| WORK INSTRUCTIONS |
1. According to the passage on death row, why are the 11 Connecticut prisoners leaving death row almost certainly never going to see an execution chamber?
2. List every thing the passage on death row says Joe Spaziano could do once he was moved into the general population.

The move to "gen pop" from death row often represents a major improvement in quality of life for affected inmates. In the book The Wrong Man: A True Story of Innocence on Death Row, law professor Michael Mello provides an account of his correspondence with an innocent death row inmate named Joe Spaziano. When Spaziano gets temporarily moved out of death row, it's a game-changer:

In the general population, Joe could hang out with his Outlaw brothers who were also incarcerated at Florida State Prison. He was given a job outside the walls (but inside the razor-wire fences) picking up trash. He began a cartoon autobiography of his twenty years in prison for crimes he didn't commit. And he could call me on the telephone pretty much anytime the prison phone was free.

In her dissent on Thursday, Connecticut Supreme Court Justice Carmen E. Espinosa took issue with language in the majority opinion about how the death penalty "no longer comports with evolving standards of decency," noting that, "there is nothing that requires that the standards of decency evolve only in one direction."

That's not to say the reinstatement of the death penalty has gotten anyone tossed back onto death row, according to Dunham. "Once the decision is final as a matter of law, the death penalty is gone from that particular case," he said.

So while the death penalty has shown incredible resilience in the face of more than a century of abolitionist sentiment, the 11 Connecticut prisoners on their way out of death row are almost certainly never going to see the inside of an execution chamber.

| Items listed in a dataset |
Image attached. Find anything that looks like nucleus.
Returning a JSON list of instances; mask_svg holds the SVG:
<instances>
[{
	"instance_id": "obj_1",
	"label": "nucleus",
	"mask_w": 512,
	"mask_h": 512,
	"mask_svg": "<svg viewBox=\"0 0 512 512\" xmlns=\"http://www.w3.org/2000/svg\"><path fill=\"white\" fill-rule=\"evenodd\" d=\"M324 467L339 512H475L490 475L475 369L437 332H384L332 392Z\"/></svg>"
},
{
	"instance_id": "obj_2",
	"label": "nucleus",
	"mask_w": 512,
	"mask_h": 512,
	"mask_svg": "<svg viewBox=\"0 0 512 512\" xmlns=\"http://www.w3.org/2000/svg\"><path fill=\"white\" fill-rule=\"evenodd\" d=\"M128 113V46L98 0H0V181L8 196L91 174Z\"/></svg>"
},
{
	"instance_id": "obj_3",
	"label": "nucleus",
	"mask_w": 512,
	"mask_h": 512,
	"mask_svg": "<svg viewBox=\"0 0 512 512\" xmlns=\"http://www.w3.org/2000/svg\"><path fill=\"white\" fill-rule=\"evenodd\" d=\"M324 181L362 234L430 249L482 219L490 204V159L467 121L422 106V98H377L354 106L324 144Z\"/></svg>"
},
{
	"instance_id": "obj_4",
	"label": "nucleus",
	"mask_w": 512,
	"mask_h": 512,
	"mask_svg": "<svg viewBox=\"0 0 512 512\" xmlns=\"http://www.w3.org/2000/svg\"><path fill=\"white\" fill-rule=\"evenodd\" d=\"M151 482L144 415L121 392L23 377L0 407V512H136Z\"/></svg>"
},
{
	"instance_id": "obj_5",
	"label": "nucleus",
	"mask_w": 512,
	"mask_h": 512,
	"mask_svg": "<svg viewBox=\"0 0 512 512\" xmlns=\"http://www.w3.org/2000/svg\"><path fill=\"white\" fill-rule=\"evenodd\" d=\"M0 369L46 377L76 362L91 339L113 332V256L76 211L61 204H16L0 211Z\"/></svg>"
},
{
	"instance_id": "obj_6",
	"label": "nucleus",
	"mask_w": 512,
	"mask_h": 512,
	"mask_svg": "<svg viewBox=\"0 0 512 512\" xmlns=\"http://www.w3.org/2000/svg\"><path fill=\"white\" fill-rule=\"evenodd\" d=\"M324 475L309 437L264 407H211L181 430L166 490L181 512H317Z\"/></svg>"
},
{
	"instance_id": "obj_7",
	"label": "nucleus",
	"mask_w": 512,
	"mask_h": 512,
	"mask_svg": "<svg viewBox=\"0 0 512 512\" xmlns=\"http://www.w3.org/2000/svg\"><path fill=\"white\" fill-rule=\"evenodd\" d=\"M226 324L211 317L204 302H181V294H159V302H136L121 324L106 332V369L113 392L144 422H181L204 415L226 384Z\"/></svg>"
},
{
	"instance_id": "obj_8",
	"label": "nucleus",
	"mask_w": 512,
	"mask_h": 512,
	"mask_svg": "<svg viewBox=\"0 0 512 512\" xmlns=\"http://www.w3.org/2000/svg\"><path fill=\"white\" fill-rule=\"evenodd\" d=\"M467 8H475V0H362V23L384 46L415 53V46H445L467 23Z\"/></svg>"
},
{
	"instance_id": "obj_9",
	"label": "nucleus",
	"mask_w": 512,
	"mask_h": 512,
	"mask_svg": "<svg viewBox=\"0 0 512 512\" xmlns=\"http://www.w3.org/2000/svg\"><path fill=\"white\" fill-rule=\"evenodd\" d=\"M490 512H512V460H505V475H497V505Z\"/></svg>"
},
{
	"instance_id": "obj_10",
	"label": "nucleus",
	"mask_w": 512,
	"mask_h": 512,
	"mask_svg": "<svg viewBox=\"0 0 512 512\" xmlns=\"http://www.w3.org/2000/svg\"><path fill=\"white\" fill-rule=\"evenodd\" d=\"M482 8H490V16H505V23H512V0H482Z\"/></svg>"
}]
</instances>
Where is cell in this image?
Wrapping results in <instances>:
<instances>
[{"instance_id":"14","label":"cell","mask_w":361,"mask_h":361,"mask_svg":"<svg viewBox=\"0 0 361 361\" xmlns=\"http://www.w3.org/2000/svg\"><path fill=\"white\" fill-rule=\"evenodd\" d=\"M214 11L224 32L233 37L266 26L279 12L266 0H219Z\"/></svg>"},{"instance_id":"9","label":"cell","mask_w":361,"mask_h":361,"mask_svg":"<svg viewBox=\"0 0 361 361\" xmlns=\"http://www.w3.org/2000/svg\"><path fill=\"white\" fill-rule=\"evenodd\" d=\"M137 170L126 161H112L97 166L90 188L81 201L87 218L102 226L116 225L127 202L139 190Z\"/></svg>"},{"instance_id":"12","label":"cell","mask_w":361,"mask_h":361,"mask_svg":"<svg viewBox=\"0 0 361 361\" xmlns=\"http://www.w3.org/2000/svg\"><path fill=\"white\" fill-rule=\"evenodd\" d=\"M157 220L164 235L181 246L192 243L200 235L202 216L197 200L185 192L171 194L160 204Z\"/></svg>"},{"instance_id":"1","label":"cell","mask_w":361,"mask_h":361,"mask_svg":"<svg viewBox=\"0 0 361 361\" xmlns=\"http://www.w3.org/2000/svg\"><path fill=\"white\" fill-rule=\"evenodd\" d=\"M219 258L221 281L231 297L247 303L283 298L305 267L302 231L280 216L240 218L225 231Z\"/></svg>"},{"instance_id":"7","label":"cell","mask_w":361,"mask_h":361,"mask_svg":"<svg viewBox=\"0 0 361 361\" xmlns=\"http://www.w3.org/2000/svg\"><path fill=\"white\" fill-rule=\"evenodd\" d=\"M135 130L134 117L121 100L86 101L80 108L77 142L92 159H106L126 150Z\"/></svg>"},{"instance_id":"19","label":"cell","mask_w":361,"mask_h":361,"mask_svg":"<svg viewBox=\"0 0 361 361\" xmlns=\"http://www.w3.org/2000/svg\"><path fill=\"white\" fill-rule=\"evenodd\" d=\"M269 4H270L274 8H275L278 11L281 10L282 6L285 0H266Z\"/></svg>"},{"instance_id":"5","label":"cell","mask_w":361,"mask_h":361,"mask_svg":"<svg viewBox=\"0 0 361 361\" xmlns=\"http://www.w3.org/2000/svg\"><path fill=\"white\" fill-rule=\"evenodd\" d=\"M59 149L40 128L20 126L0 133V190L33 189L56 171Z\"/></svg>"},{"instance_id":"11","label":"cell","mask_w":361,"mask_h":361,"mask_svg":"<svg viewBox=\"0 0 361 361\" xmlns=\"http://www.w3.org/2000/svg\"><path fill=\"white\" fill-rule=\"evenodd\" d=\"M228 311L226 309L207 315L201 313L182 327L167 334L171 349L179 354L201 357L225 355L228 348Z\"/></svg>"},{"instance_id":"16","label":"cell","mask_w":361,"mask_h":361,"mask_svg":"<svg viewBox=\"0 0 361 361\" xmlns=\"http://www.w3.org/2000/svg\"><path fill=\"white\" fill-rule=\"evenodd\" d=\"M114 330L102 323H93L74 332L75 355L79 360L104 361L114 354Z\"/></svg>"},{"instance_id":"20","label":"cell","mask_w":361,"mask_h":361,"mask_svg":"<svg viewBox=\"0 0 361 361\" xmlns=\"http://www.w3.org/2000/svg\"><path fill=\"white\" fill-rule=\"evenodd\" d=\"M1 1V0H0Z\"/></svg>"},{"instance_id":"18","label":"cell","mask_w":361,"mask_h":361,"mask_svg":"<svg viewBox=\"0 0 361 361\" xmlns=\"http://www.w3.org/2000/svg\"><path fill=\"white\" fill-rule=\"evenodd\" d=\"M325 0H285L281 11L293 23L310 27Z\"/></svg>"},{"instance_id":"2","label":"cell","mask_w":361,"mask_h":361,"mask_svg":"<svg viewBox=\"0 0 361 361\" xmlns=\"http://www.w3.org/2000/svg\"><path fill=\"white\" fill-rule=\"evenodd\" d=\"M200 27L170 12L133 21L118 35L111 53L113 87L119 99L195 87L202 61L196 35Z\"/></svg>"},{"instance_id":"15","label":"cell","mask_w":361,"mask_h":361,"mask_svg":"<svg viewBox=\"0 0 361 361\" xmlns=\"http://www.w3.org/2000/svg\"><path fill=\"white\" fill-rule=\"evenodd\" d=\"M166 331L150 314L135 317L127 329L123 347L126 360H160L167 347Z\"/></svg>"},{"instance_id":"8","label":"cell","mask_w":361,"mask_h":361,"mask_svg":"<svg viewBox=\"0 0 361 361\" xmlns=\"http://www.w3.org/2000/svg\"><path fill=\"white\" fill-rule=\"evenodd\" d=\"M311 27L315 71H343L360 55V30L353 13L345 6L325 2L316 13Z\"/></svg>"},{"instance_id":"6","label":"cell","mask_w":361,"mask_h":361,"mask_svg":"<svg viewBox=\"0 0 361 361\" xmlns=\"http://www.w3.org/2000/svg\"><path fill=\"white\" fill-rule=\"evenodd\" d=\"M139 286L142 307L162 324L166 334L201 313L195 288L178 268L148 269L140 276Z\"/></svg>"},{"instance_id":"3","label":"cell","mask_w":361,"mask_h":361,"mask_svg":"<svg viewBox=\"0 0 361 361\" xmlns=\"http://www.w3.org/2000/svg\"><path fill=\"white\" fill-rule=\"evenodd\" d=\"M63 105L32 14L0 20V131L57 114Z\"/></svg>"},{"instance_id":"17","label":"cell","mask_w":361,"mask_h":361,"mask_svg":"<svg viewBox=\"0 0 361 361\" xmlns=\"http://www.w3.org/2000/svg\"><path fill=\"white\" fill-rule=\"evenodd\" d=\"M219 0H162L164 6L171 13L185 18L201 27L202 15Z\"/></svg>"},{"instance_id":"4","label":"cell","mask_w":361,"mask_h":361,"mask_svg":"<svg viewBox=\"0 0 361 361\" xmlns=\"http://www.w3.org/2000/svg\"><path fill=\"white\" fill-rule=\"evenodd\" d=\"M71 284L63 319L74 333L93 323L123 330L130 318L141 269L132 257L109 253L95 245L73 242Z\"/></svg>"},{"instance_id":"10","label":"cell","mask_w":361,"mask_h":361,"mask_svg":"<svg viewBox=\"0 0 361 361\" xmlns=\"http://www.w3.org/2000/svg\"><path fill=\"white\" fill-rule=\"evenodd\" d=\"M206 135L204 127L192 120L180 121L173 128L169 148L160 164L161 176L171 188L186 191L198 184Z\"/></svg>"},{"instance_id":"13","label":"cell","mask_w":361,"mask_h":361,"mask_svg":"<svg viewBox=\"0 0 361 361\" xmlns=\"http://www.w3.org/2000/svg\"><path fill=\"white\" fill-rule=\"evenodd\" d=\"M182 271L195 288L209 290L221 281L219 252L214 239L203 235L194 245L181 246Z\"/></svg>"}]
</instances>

| ANSWERS FOR THE TASKS |
1. Dunham says that once a decision is final as a matter of law, the death penalty is gone from that particular case. So reinstating the death penalty has not sent anyone back to death row, and these prisoners are almost certainly never going to face execution.

2.
- Hang out with his Outlaw brothers who were also incarcerated at Florida State Prison
- Work a job outside the walls (but inside the razor-wire fences) picking up trash
- Begin a cartoon autobiography of his twenty years in prison
- Call Michael Mello on the telephone pretty much anytime the prison phone was free